## Stated task 1
Please repeat the records from the line holding "How far from" through the end of the records, inclusive, and leave the pictures out.

## Selected passage
A summary of evidence of witnesses is provided below from paragraph 37 of these reasons.
DOES THE APPLICANT PASS THE CHARACTER TEST?
Section 501(6) relevantly provides:
(6) For the purposes of this section, a person does not pass the character test if:
(a) the person has a substantial criminal record (as defined by subsection (7)); or
…
[Emphasis in original]
Section 501(7) relevantly provides:
(7) For the purposes of the character test, a person has a substantial criminal record if:
…
(c) the person has been sentenced to a term of imprisonment of 12 months or more; or
…
[Emphasis in original]
The Applicant will be taken to have a substantial criminal record, and thus not pass the character test, if he has been sentenced to a term of imprisonment of 12 months or more.
Section 501(12) of the Act provides that “imprisonment” includes any form of punitive detention in a facility or institution.
Offending history
An Australian Criminal Intelligence Commission (ACIC) Criminal History Check for the Applicant dated 5 October 2018 shows the following offences committed by the Applicant:
Court Court Date Offence Court Result Mackay Magistrates Court 30 Aug 2018 Attempted fraud - dishonestly obtains property from another (3 counts)

## Records for the exercise
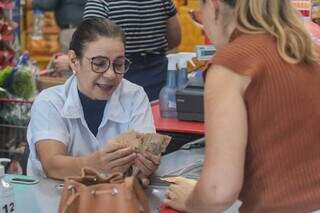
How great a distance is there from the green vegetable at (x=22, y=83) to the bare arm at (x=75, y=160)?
4.04ft

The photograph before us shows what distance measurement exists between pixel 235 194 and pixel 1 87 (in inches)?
95.2

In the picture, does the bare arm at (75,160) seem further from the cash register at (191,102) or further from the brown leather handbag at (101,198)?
the cash register at (191,102)

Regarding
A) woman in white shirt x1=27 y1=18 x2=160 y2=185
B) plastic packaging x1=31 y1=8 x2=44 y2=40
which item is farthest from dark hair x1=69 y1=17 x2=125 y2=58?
plastic packaging x1=31 y1=8 x2=44 y2=40

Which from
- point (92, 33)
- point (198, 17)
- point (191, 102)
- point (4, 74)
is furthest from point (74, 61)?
point (4, 74)

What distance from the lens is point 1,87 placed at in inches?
147

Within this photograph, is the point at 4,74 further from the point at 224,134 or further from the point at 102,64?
the point at 224,134

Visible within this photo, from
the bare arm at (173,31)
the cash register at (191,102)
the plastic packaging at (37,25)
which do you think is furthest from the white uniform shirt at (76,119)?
the plastic packaging at (37,25)

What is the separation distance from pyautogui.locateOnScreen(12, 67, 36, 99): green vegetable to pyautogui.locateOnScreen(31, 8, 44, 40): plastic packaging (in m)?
2.83

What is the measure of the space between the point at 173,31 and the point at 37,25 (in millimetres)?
3064

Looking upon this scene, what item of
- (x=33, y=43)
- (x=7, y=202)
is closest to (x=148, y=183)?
(x=7, y=202)

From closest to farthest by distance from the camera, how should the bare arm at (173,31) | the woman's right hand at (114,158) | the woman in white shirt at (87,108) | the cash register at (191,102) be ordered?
the woman's right hand at (114,158) < the woman in white shirt at (87,108) < the cash register at (191,102) < the bare arm at (173,31)

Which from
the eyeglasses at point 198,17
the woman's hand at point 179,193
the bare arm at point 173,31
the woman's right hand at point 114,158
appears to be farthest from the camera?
the bare arm at point 173,31

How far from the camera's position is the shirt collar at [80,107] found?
2.67 metres

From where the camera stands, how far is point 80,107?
2.70 m
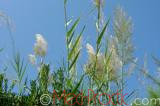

## Stated task 2
Pick up the excerpt on the character test from its last line and keep writing it.

## Final answer 1
How far from the camera's position is the shirt collar at [80,107] found?
2.67 metres

From where the camera stands, how far is point 80,107?
2.70 m

## Final answer 2
Convicted and sentenced to a term of imprisonment for 12 months, to be served concurrently, to be suspended for three years after serving 4 months. Fraud - dishonestly obtains property from another (12 counts)
Convicted and sentenced to a term of imprisonment for 18 months, to be served concurrently, to be suspended for three years after serving 4 months. Taking a flight using false air passenger ticket Convicted and fined $1000. ACT Magistrates Court 25 Jan 2018 Obtain property by deception
Convicted and sentenced to imprisonment for 6 months suspended after serving 4 months. Melbourne Magistrates Court 20 Oct 2017 Theft
Dishonestly undertake in retention stolen goods
Convicted and adjourned to 21 October 2019 - later discharged.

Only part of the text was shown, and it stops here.